However, William Caxton brought printing to England.
William Caxton, the first English printer, was born in the Weald of
Kent. In 1438, he became apprenticed to Robert Large, a leading textile
merchant who became the mayor of London the following year. After Large's
death in 1441, Caxton moved to Bruges, the formost center for trade between
the English and the Flemish, and built up a thriving textile business.
He attained such prominence as a merchant that by 1463 he was acting governor
of the Merchant Adventurers in the Low Countries. In 1464, he attempted
unsuccessfully to renew a wool treaty with Phillip, Duke of Burgundy. Four
years later, Caxton successfully completed the trade negotiations with
Charles the Bold, Phillip's successor. Shortly thereafter, Caxton was hired
as an advisor to Charles' new duchess, the former Princess Margaret of
York, sister of Edward IV.
It was at the request of the duchess Margaret that he resumed his abandoned
translation of a popular French romance, The Recuyell of the Historyes
of Troye from the French of Raoul le Fèvre. After spending
a year in Cologne learning the art of printing, Caxton returned to Bruges
and set up a printing press, where he published his translation of The
Recuyell, the first printed book in the English language, around 1474.
____________________
▶ **TO-DO LIST**:
**1.** Answer these from the Caxton passage:
(a) In what year did Caxton become apprenticed to Robert Large?
(b) In which city did Caxton spend a year learning the art of printing?
(c) Which French romance did he translate at the request of the duchess Margaret?
**2.** Turn the paragraph of the Caxton passage that opens "It was at the request of the duchess Margaret" into a short list that keeps its main facts.
**3.** Using the Caxton passage, decide whether each statement agrees with it. Answer yes or no, and quote the words that settle it.
(a) Caxton's 1464 attempt to renew a wool treaty with Phillip, Duke of Burgundy, succeeded.
(b) Robert Large became mayor of London.
(c) Caxton was born in the Weald of Kent.

▶ **COLLECTED DATA**:
____________________
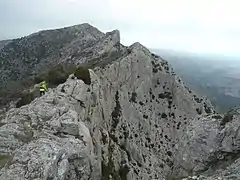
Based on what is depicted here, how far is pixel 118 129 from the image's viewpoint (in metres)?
56.8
____________________
▶ **IN RESPONSE**:
**1.**
(a) 1438
(b) Cologne
(c) The Recuyell of the Historyes of Troye, from the French of Raoul le Fèvre

**2.**
- At the duchess Margaret's request, Caxton resumed his abandoned translation of the French romance The Recuyell of the Historyes of Troye, by Raoul le Fèvre.
- He spent a year in Cologne learning the art of printing.
- He returned to Bruges and set up a printing press.
- There, around 1474, he published his translation of The Recuyell, the first printed book in the English language.

**3.**
(a) No: "In 1464, he attempted unsuccessfully to renew a wool treaty with Phillip, Duke of Burgundy."
(b) Yes: "a leading textile merchant who became the mayor of London the following year"
(c) Yes: "was born in the Weald of Kent"